How Plutocrats Cripple the IRS

You pay more because elites use their influence to pay less.

By Martin Lobel

For every dollar appropriated to the Internal Revenue Service, the public collects more than $4 in taxes. Nonetheless, Congress has cut the IRS appropriations by $1.2 billion since 2010 while expanding the service’s administrative burdens by giving it responsibility for enforcing laws extraneous to tax collection, such as the Affordable Care Act. The IRS is also responsible for administering innumerable socioeconomic incentives in the tax code, including tax preferences for health care, retirement, social welfare, education, energy, housing, and economic stimulation, none of which are related to the IRS’s primary function of raising revenue—all with reduced funding.

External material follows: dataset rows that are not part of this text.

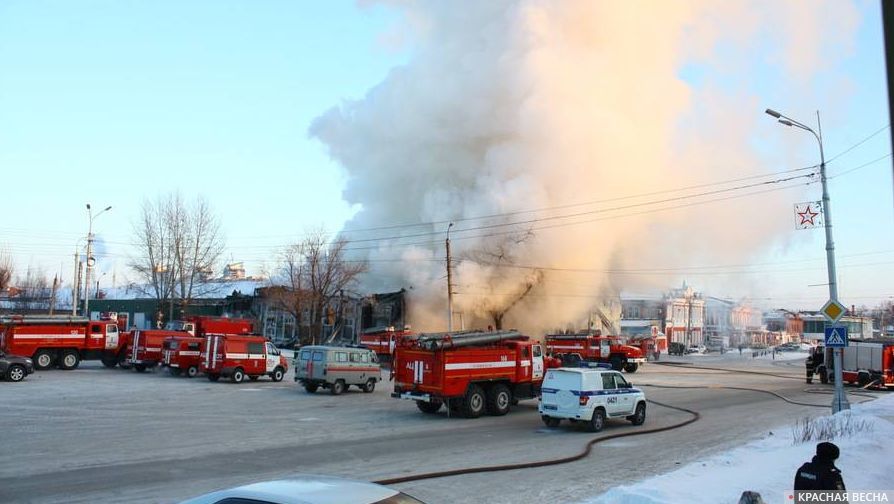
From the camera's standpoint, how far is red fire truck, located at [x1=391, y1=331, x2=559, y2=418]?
1883 cm

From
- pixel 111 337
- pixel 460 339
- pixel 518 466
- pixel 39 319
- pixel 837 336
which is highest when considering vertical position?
pixel 39 319

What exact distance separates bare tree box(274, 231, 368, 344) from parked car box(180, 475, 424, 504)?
4687cm

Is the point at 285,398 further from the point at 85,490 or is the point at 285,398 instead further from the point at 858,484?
the point at 858,484

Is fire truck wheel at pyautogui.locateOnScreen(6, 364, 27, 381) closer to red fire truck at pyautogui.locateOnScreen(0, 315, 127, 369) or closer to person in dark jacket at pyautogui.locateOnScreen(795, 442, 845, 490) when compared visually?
red fire truck at pyautogui.locateOnScreen(0, 315, 127, 369)

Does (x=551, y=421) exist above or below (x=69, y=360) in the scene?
below

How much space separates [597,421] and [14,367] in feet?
74.8

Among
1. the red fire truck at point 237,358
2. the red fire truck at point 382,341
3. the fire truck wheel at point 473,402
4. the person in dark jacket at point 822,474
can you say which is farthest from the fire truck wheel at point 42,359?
the person in dark jacket at point 822,474

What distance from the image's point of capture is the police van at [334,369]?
25.1m

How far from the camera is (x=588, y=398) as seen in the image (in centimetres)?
1633

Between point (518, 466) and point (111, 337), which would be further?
point (111, 337)

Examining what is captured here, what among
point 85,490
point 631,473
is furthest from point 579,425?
point 85,490

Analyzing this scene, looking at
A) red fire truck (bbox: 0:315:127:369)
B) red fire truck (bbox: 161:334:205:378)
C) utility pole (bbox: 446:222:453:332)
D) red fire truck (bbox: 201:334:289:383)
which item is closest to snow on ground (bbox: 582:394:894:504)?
red fire truck (bbox: 201:334:289:383)

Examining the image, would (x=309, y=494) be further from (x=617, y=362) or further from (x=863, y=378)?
(x=617, y=362)

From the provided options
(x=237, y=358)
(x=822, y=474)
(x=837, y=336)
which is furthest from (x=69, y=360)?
(x=822, y=474)
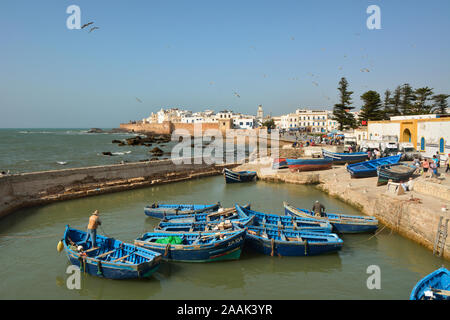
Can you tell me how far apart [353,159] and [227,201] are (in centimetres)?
1506

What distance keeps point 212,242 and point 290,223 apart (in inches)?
170

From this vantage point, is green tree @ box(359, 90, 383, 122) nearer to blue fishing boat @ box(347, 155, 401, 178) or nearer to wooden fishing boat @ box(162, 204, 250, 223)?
blue fishing boat @ box(347, 155, 401, 178)

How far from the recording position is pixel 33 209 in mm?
16828

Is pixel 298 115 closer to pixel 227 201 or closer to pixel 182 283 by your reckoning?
pixel 227 201

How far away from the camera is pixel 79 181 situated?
19.7 meters

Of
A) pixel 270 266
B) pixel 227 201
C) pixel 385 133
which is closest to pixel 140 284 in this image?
pixel 270 266

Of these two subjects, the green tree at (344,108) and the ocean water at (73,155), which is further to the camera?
the green tree at (344,108)

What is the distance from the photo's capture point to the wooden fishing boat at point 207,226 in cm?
1128

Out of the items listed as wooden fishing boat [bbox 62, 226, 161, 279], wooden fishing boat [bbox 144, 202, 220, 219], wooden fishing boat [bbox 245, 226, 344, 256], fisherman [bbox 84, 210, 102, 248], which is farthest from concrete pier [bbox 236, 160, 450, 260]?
fisherman [bbox 84, 210, 102, 248]

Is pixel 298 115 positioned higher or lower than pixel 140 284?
higher

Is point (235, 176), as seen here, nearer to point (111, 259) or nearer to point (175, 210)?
point (175, 210)

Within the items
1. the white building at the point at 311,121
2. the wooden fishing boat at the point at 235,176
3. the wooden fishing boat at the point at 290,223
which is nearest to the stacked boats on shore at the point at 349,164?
the wooden fishing boat at the point at 235,176

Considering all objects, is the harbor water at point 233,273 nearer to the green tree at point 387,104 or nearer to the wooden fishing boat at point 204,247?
the wooden fishing boat at point 204,247
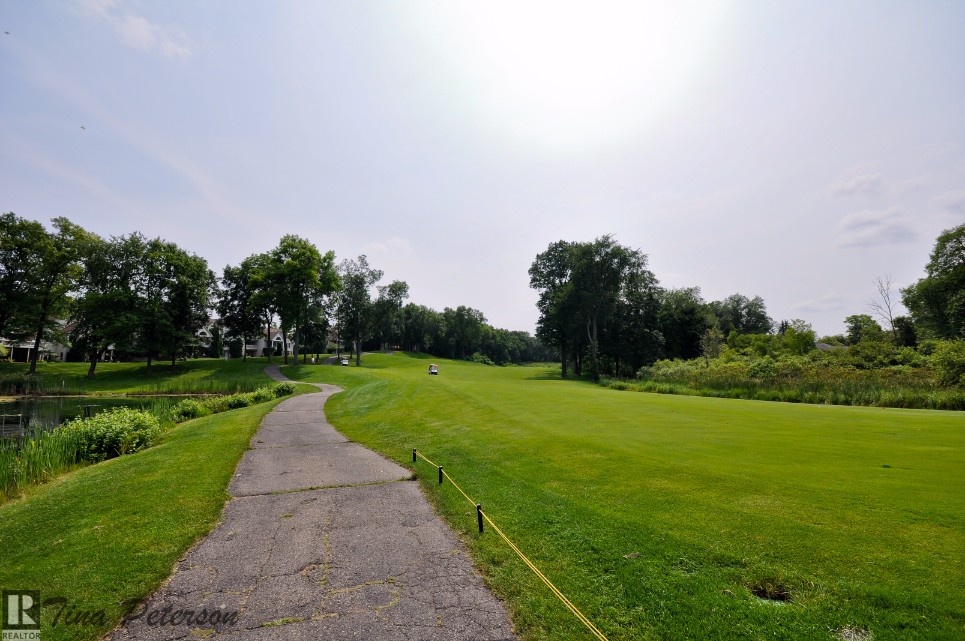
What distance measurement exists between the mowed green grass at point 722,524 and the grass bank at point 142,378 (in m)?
37.0

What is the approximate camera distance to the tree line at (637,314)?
5069cm

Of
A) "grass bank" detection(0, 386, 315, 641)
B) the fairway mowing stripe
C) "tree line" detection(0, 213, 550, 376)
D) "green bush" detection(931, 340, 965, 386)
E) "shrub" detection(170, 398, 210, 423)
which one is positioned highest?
"tree line" detection(0, 213, 550, 376)

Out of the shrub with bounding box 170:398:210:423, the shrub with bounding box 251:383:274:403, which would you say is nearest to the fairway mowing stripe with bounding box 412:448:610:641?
the shrub with bounding box 170:398:210:423

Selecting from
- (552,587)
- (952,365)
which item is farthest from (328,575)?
(952,365)

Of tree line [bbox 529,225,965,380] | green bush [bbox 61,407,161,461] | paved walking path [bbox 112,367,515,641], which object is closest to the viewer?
paved walking path [bbox 112,367,515,641]

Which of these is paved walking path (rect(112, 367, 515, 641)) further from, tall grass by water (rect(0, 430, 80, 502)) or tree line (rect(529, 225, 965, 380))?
tree line (rect(529, 225, 965, 380))

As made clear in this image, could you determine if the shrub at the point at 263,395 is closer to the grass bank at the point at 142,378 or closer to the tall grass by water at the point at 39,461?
the grass bank at the point at 142,378

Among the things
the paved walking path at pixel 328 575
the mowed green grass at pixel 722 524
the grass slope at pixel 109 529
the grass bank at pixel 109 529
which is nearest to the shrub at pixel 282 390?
the grass slope at pixel 109 529

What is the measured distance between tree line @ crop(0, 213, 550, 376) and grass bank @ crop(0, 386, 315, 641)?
1862 inches

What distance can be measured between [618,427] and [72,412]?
33454 millimetres

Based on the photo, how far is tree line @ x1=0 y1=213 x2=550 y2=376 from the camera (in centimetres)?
4312

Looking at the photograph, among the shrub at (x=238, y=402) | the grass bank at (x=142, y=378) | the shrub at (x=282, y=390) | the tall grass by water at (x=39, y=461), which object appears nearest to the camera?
the tall grass by water at (x=39, y=461)

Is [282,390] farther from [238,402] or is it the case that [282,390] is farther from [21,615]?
[21,615]

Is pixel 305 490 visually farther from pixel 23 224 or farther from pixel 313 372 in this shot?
pixel 23 224
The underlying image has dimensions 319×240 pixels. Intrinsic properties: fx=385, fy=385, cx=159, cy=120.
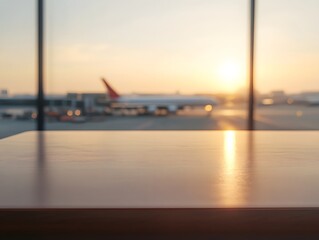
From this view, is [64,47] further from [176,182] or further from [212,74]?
[176,182]

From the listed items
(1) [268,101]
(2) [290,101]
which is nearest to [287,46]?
(1) [268,101]

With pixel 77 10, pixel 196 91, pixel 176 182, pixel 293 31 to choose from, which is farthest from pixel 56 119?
pixel 176 182

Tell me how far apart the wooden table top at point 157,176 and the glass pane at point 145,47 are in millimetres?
1117

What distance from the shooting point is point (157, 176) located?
651mm

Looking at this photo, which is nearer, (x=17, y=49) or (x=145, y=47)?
(x=17, y=49)

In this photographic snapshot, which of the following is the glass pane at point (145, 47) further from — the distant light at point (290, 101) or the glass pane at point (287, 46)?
the distant light at point (290, 101)

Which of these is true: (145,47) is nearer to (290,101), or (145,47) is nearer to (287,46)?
(287,46)

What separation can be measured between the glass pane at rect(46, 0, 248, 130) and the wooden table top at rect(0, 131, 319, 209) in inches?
44.0

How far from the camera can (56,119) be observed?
257 cm

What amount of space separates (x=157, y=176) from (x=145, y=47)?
68.8 inches

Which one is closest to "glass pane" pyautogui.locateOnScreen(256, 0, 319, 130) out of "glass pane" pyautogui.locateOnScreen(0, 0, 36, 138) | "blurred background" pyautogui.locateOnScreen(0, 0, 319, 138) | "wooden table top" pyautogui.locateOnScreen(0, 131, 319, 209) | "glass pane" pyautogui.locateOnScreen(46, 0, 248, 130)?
"blurred background" pyautogui.locateOnScreen(0, 0, 319, 138)

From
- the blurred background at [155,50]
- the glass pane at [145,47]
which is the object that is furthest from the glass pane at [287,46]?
the glass pane at [145,47]

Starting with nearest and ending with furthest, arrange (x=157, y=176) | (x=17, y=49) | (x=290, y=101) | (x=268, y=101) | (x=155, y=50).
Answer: (x=157, y=176)
(x=17, y=49)
(x=155, y=50)
(x=268, y=101)
(x=290, y=101)

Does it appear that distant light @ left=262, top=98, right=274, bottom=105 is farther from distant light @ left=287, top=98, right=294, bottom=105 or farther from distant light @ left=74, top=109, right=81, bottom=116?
distant light @ left=74, top=109, right=81, bottom=116
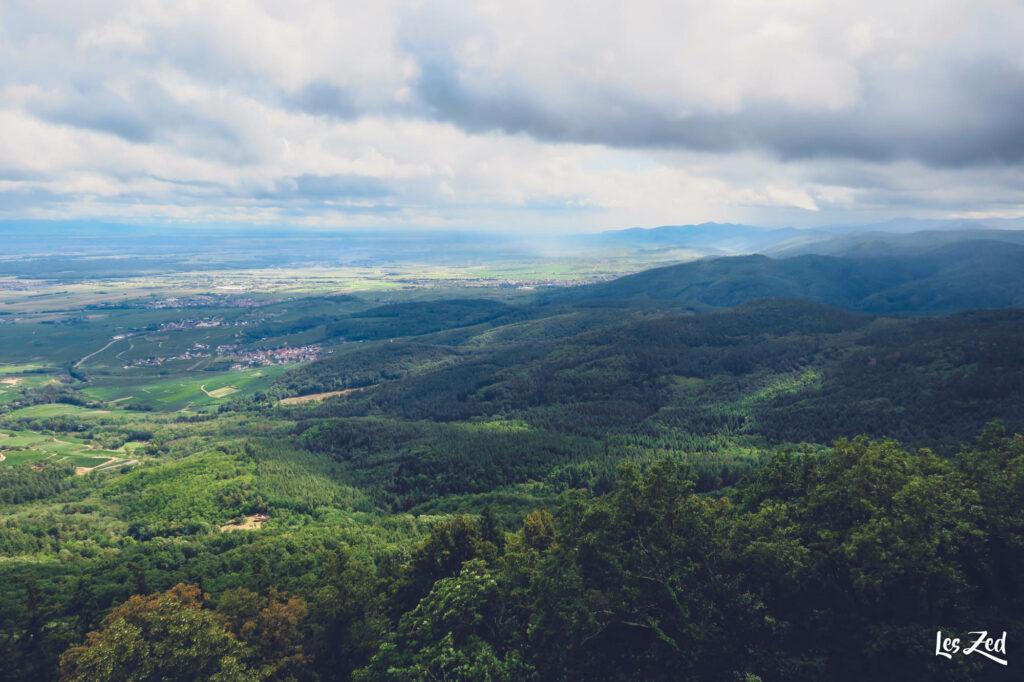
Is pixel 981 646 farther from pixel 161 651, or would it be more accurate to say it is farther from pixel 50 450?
pixel 50 450

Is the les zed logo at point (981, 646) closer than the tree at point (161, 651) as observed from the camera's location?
Yes

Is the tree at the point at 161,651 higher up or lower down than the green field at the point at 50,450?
higher up

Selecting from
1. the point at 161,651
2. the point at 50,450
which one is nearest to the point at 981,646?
the point at 161,651

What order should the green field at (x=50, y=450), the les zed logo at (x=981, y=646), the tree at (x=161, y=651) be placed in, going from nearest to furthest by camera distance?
the les zed logo at (x=981, y=646) → the tree at (x=161, y=651) → the green field at (x=50, y=450)

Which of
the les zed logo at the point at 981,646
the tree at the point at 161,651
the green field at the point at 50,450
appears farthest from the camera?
the green field at the point at 50,450

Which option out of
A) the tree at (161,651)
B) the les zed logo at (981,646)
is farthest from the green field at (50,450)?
the les zed logo at (981,646)

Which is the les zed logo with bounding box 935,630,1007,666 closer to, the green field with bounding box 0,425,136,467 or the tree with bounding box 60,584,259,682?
the tree with bounding box 60,584,259,682

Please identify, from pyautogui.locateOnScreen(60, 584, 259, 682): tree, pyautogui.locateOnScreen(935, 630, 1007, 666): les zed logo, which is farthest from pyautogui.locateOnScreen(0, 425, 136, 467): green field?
pyautogui.locateOnScreen(935, 630, 1007, 666): les zed logo

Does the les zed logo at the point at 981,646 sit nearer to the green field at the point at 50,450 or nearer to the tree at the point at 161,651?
the tree at the point at 161,651
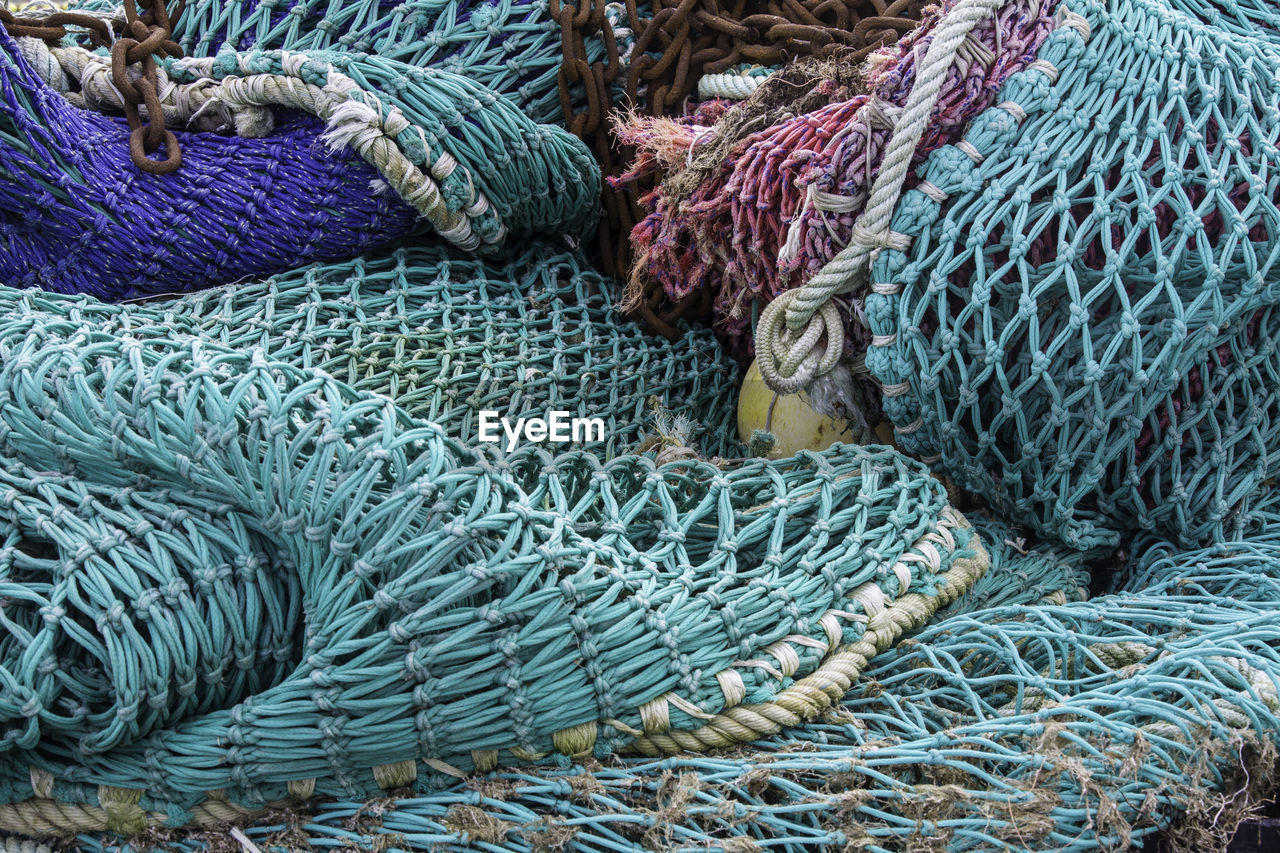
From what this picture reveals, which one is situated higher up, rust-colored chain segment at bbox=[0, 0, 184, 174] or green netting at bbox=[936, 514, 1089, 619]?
rust-colored chain segment at bbox=[0, 0, 184, 174]

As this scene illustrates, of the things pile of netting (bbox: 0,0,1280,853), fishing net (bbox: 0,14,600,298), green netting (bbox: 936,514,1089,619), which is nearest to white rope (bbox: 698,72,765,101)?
pile of netting (bbox: 0,0,1280,853)

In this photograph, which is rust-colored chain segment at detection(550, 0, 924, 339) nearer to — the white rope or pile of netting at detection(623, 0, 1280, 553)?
the white rope

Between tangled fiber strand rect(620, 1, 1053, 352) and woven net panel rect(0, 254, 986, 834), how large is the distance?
43 cm

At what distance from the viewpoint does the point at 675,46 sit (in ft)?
5.32

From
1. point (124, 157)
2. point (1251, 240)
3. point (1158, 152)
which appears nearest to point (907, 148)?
point (1158, 152)

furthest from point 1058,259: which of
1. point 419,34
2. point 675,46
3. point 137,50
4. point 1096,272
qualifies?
point 137,50

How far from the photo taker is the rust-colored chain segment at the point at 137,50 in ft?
4.61

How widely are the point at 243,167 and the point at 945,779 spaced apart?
43.2 inches

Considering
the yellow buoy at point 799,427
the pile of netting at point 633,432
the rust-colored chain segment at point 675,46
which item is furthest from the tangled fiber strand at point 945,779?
the rust-colored chain segment at point 675,46

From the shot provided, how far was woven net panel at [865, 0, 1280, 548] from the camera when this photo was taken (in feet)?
3.83

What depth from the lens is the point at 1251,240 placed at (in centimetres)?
120

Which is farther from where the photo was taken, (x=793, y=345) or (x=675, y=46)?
(x=675, y=46)

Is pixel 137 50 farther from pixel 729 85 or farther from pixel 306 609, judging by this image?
pixel 306 609

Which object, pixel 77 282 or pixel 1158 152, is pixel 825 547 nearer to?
pixel 1158 152
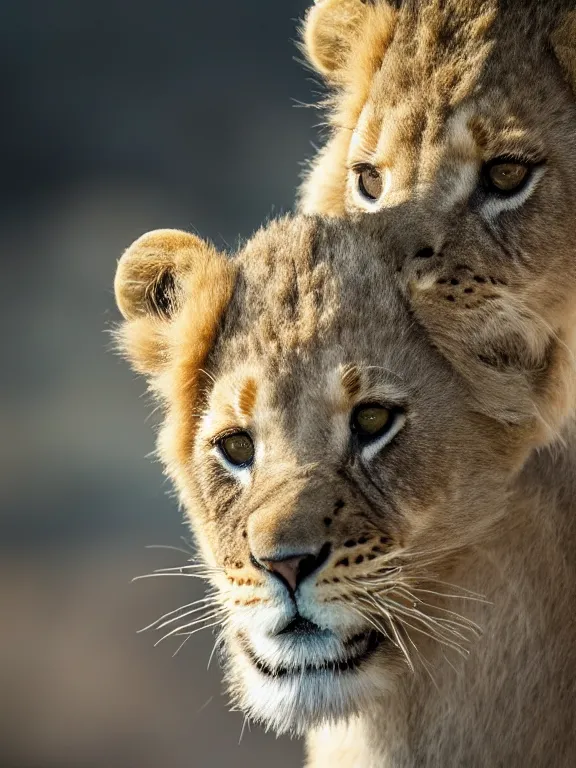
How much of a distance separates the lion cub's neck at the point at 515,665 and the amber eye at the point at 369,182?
743mm

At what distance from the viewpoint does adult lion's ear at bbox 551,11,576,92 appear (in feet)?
9.71

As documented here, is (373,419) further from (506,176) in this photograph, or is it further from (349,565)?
(506,176)

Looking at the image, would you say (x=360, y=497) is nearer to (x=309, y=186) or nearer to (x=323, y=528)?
(x=323, y=528)

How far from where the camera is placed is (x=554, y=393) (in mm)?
2766

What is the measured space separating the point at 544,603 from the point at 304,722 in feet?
1.85

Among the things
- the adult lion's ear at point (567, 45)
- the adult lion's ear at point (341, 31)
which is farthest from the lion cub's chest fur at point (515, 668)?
the adult lion's ear at point (341, 31)

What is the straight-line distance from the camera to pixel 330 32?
142 inches

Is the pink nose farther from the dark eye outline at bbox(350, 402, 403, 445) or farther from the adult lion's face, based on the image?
the adult lion's face

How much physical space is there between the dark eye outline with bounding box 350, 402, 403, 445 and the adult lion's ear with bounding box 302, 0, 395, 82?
108 cm

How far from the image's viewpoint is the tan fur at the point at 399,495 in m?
2.64

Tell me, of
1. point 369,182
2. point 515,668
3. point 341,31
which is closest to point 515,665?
point 515,668

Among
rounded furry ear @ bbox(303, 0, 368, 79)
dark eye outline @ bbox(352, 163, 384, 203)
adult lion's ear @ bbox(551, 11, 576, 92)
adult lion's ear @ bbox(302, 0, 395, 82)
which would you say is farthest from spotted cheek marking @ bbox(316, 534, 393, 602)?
rounded furry ear @ bbox(303, 0, 368, 79)

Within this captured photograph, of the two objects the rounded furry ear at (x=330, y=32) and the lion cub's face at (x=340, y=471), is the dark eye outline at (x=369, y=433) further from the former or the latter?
the rounded furry ear at (x=330, y=32)

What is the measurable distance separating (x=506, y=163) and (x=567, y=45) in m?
0.32
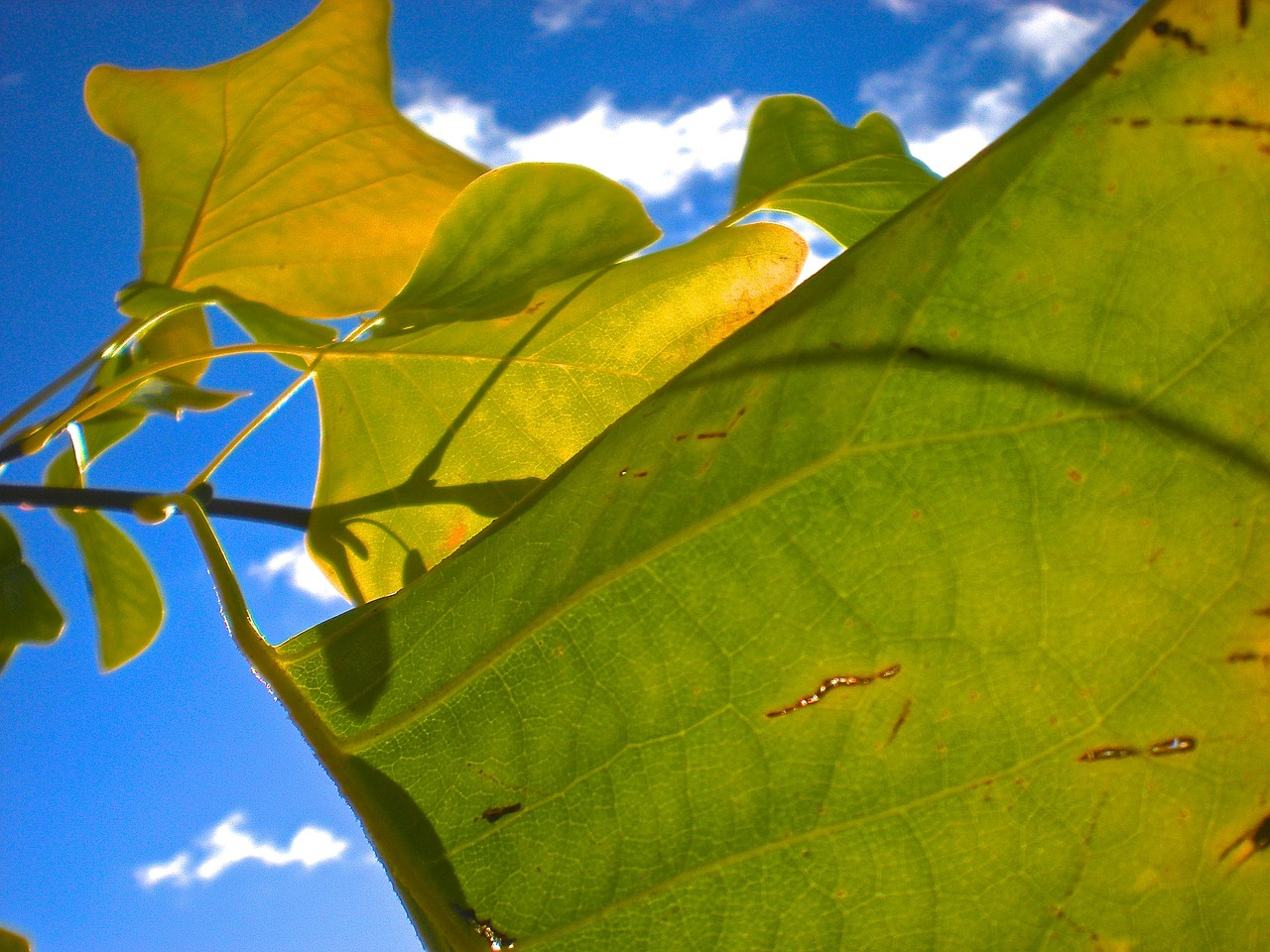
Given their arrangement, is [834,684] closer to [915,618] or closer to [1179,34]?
[915,618]

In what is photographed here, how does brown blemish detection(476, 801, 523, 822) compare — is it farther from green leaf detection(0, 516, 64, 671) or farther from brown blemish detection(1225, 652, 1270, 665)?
green leaf detection(0, 516, 64, 671)

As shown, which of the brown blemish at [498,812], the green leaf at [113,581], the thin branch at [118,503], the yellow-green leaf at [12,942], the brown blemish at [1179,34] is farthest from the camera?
the green leaf at [113,581]

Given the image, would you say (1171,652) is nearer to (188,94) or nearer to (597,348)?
(597,348)

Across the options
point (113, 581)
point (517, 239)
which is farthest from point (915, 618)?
point (113, 581)

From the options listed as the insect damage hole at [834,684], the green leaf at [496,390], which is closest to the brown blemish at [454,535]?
the green leaf at [496,390]

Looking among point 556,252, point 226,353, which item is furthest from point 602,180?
point 226,353

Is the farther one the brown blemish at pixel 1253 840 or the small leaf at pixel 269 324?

Plutocrats, the richest 0.1 percent of Americans, get the most benefit from a weakened IRS. Because they have the money, the lawyers, the lobbyists, the accountants, and the secret campaign funds, they are able to ensure that the IRS won’t have the resources to effectively collect the money they owe to it. Plutocrats do this by devising tax shelters too complex for the IRS to challenge at an acceptable cost, and by having allies in Congress who intimidate the IRS from issuing tough regulations and who cut IRS funding to prevent adequate enforcement. (The top 0.1 percent consists of 115,000 individuals and families with an average income of $9.44 million. 40.8 percent of the top 0.1 percent are executives, managers, or supervisors of non-finance firms, and 18.4 percent are in the financial professions.)